October is Farm to School Month!

via FoodTank (http://foodtank.com/news/2016/10/celebrate-national-farm-to-school-month-this-october)

October is National Farm to School Month and communities across the country are celebrating the importance of farm to school programs. These programs, implemented in more than 42,500 schools in the United States, can help improve child nutrition, stimulate local economies, and educate children about where their food comes from and how to make informed food choices.

This year’s theme, One Small Step highlights the simple ways that, students, parents, teachers, nutrition professionals, food producers, and activists can make a difference by learning more about farm field trips, cooking lessons, and taste testing. The National Farm to School Network provides several resources including a toolkit on how to start and develop local farm to school programs, tips on how to ensure the sustainability of a school garden, and an overview of current and pending farm to school-related state and national policies. In addition, National Farm to School Month will highlight the different aspects of farm to school programs by focusing on a new theme every week: education, healthy school meals, farmers and producers, and the next generation.

GOALS:
1. Answer these questions using the Farm to School Month article:
(a) In how many schools in the United States have farm to school programs been implemented?
(b) What is this year's theme?
(c) What four weekly focuses does the month cover?
2. Print a portion of the Farm to School Month article. Begin at the words "October is National Farm" and stop after "informed food choices.".
The material that comes after the article has no connection to it.

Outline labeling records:
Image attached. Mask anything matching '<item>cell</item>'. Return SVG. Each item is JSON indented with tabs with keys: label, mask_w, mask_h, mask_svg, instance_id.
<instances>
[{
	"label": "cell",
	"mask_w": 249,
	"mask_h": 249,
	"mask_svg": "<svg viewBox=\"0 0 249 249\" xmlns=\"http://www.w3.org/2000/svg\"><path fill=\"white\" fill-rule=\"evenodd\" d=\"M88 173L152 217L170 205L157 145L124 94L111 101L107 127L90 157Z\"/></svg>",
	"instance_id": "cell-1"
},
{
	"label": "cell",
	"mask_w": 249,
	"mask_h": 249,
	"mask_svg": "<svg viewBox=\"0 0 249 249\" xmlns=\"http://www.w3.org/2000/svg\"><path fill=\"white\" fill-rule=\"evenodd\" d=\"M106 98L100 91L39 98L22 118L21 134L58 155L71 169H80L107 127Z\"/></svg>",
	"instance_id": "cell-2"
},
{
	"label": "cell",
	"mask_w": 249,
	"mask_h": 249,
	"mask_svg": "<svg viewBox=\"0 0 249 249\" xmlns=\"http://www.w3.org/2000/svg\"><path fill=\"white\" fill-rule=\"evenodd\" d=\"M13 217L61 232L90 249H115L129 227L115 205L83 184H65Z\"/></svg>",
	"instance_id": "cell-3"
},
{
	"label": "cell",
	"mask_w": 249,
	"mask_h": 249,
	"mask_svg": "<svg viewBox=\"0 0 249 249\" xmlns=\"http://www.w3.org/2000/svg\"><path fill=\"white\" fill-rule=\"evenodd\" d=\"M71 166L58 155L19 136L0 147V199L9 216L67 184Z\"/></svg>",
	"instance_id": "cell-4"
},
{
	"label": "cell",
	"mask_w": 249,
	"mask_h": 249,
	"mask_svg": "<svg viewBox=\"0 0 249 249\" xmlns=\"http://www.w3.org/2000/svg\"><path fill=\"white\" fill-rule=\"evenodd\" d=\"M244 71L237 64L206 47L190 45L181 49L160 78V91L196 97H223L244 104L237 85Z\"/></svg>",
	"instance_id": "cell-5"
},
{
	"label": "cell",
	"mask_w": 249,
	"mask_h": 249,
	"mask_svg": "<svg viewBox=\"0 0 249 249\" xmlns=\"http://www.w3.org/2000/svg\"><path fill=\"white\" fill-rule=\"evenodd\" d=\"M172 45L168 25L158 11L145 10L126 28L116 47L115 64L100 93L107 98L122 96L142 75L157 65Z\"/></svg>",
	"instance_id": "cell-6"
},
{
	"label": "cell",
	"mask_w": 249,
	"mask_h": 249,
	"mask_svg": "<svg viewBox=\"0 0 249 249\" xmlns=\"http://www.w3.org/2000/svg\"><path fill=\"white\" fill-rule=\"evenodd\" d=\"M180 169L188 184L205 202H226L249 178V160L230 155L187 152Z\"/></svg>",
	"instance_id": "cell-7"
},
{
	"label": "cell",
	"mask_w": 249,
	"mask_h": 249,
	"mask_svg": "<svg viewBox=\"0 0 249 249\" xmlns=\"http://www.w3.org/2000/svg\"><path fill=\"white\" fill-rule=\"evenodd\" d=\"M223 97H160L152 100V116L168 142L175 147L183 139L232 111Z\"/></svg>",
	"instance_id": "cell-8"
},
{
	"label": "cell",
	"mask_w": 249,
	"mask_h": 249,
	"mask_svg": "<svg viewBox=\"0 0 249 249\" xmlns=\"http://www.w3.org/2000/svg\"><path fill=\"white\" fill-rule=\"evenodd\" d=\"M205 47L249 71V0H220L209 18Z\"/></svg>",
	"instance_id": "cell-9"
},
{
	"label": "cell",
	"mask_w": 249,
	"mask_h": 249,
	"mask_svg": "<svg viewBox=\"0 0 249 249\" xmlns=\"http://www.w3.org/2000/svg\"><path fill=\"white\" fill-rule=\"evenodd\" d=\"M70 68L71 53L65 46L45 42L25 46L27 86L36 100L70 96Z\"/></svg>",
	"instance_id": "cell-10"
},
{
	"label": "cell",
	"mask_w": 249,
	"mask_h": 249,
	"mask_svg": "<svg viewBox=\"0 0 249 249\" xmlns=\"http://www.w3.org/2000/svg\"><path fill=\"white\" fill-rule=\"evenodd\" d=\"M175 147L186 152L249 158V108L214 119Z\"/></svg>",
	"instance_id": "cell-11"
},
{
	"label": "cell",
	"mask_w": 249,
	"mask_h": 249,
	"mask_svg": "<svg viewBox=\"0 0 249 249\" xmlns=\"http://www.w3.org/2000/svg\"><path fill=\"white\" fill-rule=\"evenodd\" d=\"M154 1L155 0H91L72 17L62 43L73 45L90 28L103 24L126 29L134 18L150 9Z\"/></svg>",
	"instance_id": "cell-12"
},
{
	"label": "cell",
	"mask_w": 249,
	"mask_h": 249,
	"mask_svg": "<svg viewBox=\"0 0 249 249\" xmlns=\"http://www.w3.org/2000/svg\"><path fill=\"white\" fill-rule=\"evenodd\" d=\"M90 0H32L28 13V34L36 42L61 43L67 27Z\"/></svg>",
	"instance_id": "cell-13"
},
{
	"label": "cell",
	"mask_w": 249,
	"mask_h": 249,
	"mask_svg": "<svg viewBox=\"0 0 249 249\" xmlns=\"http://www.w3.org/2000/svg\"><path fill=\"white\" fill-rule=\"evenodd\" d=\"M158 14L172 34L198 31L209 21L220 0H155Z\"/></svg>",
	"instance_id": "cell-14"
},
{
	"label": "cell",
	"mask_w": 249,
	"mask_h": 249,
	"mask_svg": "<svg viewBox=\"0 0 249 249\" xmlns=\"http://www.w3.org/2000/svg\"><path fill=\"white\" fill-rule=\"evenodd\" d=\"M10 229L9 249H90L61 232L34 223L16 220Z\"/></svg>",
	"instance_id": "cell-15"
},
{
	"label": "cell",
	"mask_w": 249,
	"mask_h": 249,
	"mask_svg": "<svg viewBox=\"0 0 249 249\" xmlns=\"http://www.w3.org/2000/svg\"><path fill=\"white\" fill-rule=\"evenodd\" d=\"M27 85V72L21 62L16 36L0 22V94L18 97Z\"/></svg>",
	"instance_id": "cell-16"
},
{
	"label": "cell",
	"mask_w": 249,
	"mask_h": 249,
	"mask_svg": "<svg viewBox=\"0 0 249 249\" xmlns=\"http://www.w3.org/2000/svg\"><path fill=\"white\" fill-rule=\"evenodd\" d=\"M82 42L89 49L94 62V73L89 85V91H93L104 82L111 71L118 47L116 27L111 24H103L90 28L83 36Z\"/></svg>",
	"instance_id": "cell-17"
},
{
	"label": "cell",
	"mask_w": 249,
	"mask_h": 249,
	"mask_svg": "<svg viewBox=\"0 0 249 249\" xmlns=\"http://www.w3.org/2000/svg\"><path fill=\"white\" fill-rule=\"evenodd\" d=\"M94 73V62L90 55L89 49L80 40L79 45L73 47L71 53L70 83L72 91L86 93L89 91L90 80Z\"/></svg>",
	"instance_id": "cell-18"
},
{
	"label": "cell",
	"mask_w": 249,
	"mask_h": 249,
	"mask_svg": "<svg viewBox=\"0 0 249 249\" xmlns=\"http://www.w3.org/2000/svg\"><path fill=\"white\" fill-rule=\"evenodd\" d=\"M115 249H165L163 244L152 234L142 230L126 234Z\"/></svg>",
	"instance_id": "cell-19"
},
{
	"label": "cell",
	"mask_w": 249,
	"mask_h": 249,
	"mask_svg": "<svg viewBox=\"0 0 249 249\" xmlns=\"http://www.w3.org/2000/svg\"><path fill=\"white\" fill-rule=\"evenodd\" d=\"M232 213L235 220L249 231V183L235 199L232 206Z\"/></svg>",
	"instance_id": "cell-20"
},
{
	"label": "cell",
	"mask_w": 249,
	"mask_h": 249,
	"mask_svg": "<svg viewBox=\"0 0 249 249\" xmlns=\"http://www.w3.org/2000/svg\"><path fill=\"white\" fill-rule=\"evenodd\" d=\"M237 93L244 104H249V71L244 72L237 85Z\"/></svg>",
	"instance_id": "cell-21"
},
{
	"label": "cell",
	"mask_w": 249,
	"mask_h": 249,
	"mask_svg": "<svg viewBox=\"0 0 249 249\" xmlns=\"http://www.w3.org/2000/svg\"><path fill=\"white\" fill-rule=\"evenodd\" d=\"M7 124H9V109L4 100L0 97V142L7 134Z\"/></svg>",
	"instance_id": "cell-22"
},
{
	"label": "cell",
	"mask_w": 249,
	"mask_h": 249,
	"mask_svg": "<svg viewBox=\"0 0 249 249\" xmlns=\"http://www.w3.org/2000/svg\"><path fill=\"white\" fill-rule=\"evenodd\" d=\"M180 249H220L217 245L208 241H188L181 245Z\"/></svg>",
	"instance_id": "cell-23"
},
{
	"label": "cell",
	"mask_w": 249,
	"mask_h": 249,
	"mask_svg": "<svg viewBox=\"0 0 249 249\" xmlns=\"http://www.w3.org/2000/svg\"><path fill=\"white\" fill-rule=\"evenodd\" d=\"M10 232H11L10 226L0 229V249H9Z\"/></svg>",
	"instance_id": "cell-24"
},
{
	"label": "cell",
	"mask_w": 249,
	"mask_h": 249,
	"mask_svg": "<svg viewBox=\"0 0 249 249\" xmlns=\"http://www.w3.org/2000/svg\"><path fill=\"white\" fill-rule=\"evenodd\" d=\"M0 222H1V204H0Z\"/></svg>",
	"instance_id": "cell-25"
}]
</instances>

TASK RESPONSES:
1.
(a) More than 42,500 schools.
(b) One Small Step.
(c) Education, healthy school meals, farmers and producers, and the next generation.

2.
October is National Farm to School Month and communities across the country are celebrating the importance of farm to school programs. These programs, implemented in more than 42,500 schools in the United States, can help improve child nutrition, stimulate local economies, and educate children about where their food comes from and how to make informed food choices.